(Spatial relation data)
··········

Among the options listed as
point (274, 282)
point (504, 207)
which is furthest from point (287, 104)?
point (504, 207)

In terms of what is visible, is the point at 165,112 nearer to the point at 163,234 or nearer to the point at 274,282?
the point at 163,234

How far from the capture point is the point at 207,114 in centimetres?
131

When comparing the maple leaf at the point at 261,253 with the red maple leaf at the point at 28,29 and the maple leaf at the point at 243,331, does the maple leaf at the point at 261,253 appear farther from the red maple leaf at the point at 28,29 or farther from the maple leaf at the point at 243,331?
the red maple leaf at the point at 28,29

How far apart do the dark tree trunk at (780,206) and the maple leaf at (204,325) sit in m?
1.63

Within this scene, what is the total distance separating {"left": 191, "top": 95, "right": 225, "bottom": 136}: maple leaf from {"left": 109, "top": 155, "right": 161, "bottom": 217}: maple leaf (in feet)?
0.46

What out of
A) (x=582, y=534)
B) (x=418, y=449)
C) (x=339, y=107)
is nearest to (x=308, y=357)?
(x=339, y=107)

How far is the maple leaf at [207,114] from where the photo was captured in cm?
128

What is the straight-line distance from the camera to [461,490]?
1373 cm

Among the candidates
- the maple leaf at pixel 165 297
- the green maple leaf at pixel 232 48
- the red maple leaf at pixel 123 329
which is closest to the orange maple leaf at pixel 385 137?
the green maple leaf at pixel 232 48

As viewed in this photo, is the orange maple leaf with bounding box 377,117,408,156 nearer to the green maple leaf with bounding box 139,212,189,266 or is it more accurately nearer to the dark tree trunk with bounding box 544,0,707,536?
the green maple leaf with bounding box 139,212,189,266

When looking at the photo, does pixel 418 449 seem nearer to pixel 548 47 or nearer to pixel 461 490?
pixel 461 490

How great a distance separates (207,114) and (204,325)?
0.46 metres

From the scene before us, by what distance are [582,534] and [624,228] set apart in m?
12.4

··········

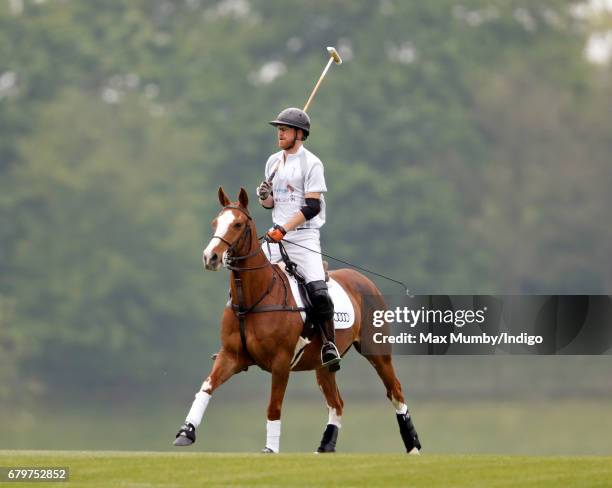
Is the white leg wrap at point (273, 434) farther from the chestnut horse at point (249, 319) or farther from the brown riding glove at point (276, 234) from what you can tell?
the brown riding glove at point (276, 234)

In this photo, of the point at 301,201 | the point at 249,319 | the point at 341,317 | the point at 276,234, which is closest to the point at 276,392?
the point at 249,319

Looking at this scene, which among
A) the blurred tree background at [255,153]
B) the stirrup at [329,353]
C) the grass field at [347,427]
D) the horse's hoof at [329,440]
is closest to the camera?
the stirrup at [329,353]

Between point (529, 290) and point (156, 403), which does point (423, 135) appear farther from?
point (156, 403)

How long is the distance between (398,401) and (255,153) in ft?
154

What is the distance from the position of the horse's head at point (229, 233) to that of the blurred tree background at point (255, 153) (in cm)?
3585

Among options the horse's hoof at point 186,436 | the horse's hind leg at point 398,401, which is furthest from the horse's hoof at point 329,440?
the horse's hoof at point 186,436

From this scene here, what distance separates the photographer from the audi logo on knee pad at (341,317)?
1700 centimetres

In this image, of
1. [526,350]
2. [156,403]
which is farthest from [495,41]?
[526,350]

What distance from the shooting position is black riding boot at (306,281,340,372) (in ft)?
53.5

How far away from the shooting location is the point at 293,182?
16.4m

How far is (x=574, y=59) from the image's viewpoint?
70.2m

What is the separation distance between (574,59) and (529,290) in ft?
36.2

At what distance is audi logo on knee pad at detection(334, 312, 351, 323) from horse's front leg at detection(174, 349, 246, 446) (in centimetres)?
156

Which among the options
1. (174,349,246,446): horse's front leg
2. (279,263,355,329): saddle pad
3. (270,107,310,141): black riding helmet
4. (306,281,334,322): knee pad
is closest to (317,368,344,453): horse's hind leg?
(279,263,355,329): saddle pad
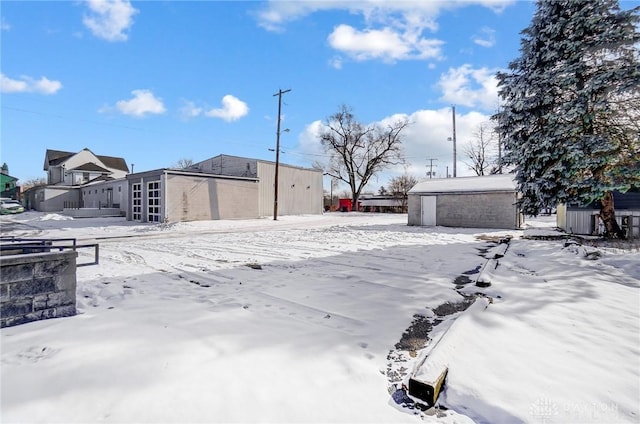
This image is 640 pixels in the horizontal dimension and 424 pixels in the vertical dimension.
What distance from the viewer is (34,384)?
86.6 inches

··········

* [WHAT IS ASKED] Print the lines exactly as they appear, beginning with the line containing "How great a" and continuing through the line containing "0.46 metres".

* [WRITTEN RESPONSE]
How great a distance separates (207,114) and (204,325)?
0.46 metres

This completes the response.